Chinese journalist, editor and blogger

Chen Jieren (陈杰人 (Chén Jiérén), born 1972) is a Chinese journalist, editor and blogger. In 2012, he was described by The Economist as "a well-known commentator in Beijing on legal affairs" and in 2015, New York Times called him a "a well-known Beijing-based commentator on politics". In 2020 he was sentenced to 15 years in prison after accusing local Communist Party officials of corruption.

== Early life and education ==
Chen Jieren was born to a peasant family. He graduated from the Law School of Tsinghua University in 2001.

==Career==
Chen Jieren worked as a journalist and editor for Chinese state media, including the Southern Weekend, China Youth Daily, Beijing Daily and the People's Daily. He has been fired from many outlets (from China Youth Daily in 2003, from China Philanthropy Times in 2005, from The Public Interest Times in 2006, and from People's Daily in 2011) for reporting on controversial scandals and criticism of the government.

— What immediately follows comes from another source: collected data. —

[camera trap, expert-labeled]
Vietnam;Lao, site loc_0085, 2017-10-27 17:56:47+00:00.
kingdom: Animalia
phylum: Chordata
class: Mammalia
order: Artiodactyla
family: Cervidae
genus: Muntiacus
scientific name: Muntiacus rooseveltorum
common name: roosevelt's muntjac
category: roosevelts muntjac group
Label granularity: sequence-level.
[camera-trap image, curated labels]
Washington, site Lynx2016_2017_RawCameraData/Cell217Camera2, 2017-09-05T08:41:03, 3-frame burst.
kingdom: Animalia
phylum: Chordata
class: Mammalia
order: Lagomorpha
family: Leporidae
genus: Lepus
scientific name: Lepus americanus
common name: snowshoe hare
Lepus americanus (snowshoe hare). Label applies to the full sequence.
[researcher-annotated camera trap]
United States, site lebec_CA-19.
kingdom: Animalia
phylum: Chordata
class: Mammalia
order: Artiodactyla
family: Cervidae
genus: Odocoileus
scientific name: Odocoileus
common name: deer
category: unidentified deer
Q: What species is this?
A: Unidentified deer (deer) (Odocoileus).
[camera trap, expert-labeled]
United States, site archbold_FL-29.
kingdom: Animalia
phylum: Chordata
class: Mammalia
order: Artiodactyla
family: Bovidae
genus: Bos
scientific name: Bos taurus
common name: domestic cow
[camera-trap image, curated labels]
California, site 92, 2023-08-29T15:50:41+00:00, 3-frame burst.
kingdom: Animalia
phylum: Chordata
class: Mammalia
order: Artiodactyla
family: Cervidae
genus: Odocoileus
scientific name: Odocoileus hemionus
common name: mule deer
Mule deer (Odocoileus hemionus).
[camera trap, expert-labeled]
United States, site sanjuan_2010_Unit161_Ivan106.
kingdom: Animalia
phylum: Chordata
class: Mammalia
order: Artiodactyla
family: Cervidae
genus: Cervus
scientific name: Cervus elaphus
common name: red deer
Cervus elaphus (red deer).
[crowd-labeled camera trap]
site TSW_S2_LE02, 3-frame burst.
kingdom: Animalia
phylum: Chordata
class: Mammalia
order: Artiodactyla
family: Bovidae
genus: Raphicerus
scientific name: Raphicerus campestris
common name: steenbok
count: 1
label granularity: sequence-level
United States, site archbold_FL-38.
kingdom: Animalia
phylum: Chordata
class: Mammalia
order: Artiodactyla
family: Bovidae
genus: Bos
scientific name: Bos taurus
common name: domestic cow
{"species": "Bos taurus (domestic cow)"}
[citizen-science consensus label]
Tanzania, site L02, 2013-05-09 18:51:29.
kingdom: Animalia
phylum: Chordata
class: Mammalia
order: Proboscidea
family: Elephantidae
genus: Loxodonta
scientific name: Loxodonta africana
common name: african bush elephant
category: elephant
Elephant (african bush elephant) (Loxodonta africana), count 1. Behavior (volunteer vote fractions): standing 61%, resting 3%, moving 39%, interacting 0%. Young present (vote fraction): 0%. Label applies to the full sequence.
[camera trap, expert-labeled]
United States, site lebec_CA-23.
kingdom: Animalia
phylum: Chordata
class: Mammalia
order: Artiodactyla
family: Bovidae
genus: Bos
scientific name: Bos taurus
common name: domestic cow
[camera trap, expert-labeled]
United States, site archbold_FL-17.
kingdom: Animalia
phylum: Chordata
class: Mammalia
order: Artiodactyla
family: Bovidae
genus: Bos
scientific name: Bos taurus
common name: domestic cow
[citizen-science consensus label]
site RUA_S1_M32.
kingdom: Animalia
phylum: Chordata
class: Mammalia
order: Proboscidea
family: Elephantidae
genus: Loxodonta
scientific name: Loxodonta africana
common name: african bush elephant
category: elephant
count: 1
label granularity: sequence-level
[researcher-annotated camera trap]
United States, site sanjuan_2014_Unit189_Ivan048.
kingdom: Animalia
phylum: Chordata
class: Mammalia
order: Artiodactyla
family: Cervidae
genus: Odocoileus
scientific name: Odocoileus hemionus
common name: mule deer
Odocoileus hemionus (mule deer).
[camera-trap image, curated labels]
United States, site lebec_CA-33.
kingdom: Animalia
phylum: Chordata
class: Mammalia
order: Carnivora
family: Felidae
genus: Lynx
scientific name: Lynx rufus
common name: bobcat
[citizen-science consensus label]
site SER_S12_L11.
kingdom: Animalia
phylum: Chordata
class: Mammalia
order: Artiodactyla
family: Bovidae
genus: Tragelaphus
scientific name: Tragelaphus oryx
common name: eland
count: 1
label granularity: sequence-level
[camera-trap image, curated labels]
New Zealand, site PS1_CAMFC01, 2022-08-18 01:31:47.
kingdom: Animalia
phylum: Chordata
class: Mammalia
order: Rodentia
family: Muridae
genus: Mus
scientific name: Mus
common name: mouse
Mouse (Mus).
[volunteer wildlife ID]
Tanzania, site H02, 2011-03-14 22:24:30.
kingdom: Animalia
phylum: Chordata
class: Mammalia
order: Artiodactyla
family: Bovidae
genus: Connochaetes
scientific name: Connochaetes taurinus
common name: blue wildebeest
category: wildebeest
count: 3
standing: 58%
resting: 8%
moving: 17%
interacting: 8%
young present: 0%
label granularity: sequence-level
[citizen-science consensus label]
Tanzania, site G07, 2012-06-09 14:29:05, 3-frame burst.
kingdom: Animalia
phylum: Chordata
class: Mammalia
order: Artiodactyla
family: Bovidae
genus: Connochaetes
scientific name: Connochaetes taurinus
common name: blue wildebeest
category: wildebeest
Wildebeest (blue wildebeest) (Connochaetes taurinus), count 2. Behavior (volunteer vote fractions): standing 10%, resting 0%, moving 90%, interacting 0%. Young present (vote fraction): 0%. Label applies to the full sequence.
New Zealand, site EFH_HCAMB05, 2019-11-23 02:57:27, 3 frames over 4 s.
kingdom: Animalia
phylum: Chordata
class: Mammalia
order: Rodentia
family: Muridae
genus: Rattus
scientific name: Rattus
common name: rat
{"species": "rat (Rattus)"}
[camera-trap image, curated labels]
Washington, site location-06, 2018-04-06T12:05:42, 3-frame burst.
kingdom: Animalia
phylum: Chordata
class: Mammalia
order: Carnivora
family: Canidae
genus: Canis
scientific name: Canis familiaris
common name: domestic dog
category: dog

His 2003 report on prostitution in China by university students, to pay for their tuition fees, is said to have sparked a country-wide debate about the issue. Later he started his own blog focused on anti-corruption activism and was known to be critical of party officials. He also posted online reports on the Chinese microblogging platforms like WeChat.

===Arrest===
The blogging activities, particularly his posts about alleged corruption by Communist Party officials in Hunan, led to his arrest in 2018, and in 2020 after about two years of being kept in isolation he received a sentence of 15 years of imprisonment and a fine of 7 million yuan for "picking quarrels and provoking trouble, extortion, blackmail and bribery". His brother was also arrested on related charges and sentenced to four years of imprisonment. Chinese state media reported that Chen Jieren has “sabotaged the reputation of the party and the government and damaged the government’s credibility”. Their sentence has been criticized by the human rights NGO Chinese Human Rights Defenders which stated that they did not receive a fair trial, that their right to free expression has been violated, and that their sentence is politically motivated. Polish newspaper Gazeta Wyborcza described his sentence as "draconian - even for China". A number of media outlets noted that the charge of “picking quarrels and provoking trouble” is a "catch-all" term that Chinese authorities often use against people who are critical of the government.